El asiento es el mismo que encontramos en su hermana naked. no es el más acolchado, pero si es lo suficientemente ancho como para encontrar la postura correcta. Además, nos sitúa en una posición con la que se abraza el depósito con las piernas, lo que, aunado a los posapies retrasados, permite adoptar una condición más apta para enfrentar curvas en la carretera, un ambiente que la F250 pretende dominar con mayor oficio que la versión naked.

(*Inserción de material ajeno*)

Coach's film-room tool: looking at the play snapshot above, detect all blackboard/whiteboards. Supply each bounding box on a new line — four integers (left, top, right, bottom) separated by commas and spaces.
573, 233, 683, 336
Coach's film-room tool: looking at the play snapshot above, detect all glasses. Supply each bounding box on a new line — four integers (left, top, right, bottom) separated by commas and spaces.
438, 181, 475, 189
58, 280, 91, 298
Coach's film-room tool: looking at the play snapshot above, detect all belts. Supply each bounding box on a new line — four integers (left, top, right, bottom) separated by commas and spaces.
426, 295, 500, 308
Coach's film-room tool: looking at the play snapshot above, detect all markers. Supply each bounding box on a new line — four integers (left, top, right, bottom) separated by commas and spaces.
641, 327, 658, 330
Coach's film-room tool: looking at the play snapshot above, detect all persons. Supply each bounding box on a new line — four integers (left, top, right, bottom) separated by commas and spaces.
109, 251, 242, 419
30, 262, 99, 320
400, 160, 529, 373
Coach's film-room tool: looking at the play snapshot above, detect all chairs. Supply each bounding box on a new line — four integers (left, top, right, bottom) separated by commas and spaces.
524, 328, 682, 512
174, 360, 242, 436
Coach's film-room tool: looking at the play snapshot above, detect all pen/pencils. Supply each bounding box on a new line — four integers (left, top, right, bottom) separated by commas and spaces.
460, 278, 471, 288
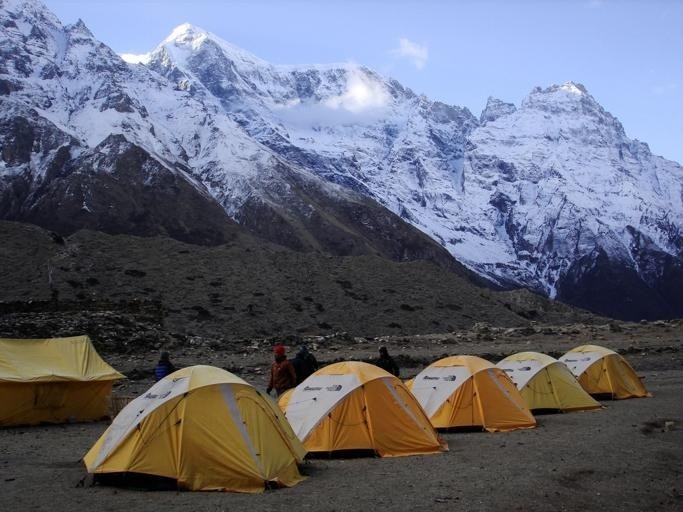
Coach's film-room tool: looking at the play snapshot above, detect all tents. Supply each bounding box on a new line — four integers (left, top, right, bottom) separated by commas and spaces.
85, 364, 308, 493
0, 334, 128, 429
559, 344, 654, 399
492, 352, 607, 413
403, 355, 536, 434
276, 361, 449, 459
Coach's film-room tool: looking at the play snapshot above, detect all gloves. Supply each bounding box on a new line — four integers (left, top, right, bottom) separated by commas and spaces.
266, 386, 272, 395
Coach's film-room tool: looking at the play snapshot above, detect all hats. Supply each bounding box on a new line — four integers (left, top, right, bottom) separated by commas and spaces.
272, 344, 285, 354
378, 346, 387, 352
159, 351, 169, 360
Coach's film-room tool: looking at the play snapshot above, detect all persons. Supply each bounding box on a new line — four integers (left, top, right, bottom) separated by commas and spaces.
364, 347, 399, 379
292, 345, 318, 385
153, 352, 182, 382
266, 346, 297, 398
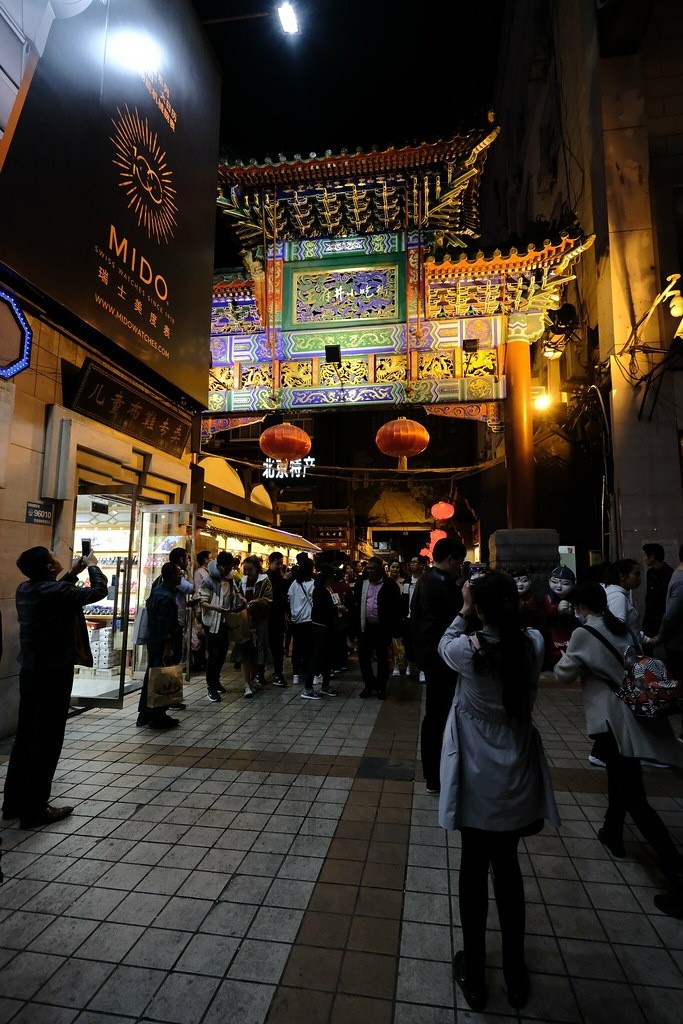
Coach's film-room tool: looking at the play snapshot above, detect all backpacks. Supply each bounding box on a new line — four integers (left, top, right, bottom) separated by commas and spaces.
582, 621, 679, 718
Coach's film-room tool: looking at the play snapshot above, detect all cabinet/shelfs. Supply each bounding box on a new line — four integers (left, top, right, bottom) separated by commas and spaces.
76, 551, 138, 594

No solo eso, su fairing frontal envolvente hace percibirla visualmente como una motocicleta más madura, mientras que los espejos anclados al carenado refuerzan su identidad sport, aunque representen un obstáculo cuando se quiere filtrar con rapidez pese a ser ajustables en posición. Su faro frontal se compone de una lupa principal complementada por líneas que sirven como luz diurna, brindando iluminación suficiente con tecnología led en todo el conjunto.
POLIVALENCIA TOTAL
Mecánicamente, la Bajaj Pulsar F250 equipa el monocilíndrico de 249 cc que ya conocemos en la N250. A diferencia de anteriores modelos que usaban tres bujías, este nuevo motor SOHC posee únicamente dos, además de estar alimentado por inyección electrónica. Por lo demás, está un escalón por debajo de la NS200 en cuanto a arquitectura al adoptar un sistema de enfriamiento por aire con apoyo de un radiador de aceite, poseer solo 2 válvulas y estar asociado a una transmisión de 5 velocidades en lugar de 6. Estas características ofrecen un carácter más funcional enfocado al uso citadino, disponiendo de 24.5 caballos de fuerza y 21 Nm de torque, cifras que en la práctica se traducen en una respuesta llena en bajo y medio régimen para una aceleración progresiva.

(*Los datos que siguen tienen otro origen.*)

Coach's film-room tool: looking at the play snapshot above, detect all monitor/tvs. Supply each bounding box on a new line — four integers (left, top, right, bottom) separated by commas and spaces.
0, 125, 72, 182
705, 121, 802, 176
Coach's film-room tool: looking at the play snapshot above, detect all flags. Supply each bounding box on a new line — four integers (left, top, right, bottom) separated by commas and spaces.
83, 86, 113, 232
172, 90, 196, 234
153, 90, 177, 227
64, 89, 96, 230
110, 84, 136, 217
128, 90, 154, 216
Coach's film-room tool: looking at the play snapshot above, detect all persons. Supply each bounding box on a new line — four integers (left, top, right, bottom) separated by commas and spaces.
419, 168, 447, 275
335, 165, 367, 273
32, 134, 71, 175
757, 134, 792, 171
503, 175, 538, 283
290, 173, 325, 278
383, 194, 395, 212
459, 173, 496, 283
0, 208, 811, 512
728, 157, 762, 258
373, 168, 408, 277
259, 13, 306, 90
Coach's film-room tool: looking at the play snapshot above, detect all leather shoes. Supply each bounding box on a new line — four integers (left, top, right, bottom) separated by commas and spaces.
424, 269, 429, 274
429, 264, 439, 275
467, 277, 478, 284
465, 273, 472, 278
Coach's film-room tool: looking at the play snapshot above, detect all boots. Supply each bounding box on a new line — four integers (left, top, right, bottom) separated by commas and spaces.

La F250 aprovecha una excelente base mecánica con un motor de 250 cc confiable y de funcionamiento adecuado para la ciudad.
El comportamiento dinámico de la F250 posee el sencillo equilibrio que se espera de una motocicleta de sus características, siendo muy fácil de llevar, con la seguridad de contar con frenos de disco en ambas ruedas y sistema antibloqueo ABS de doble canal. No obstante, la principal diferencia con respecto a la N250 es que la F250 no cuenta con barras invertidas, en cambio, la suspensión delantera se confía a un sistema más tradicional.
Al salir a carretera, su sistema de inyección electrónica le permite mantener un ritmo constante aun con cambios de temperatura y altitud. Este motor destaca por ser muy suave y sin vibraciones molestas incluso a altas revoluciones, lo que fortalece su perfil polifacético, reforzado por elementos tecnológicos como los 3 modos de manejo: Road, Rain y Off-Road. Este último inédito para una motocicleta puramente de asfalto.

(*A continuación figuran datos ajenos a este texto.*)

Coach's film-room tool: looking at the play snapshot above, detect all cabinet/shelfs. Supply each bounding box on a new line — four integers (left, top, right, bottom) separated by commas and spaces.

Para finalizar, es importante destacar que -con la Pulsar F250 Bajaj ofrece opción diferente en una categoría donde las motocicletas naked abundan en oferta, regresando el concepto adventure sport que no veíamos desde 2017 cuando se dejó de comercializar la AS200 y que ahora vuelve con fuerzas renovadas ofreciendo buen diseño, equipamiento y seguridad como pocas en el mercado de los 250 cc.




La posición de manejo es exclusiva de esta versión con clips en lugar de manillar completo, mientras que los espejos quedan algo más expuestos que en la N250.


“La Pulsar F250 combina potencia, seguridad y comodidad, lo que la convierte en una excelente opción tanto para ciudad como para carretera”. Daniel Romero.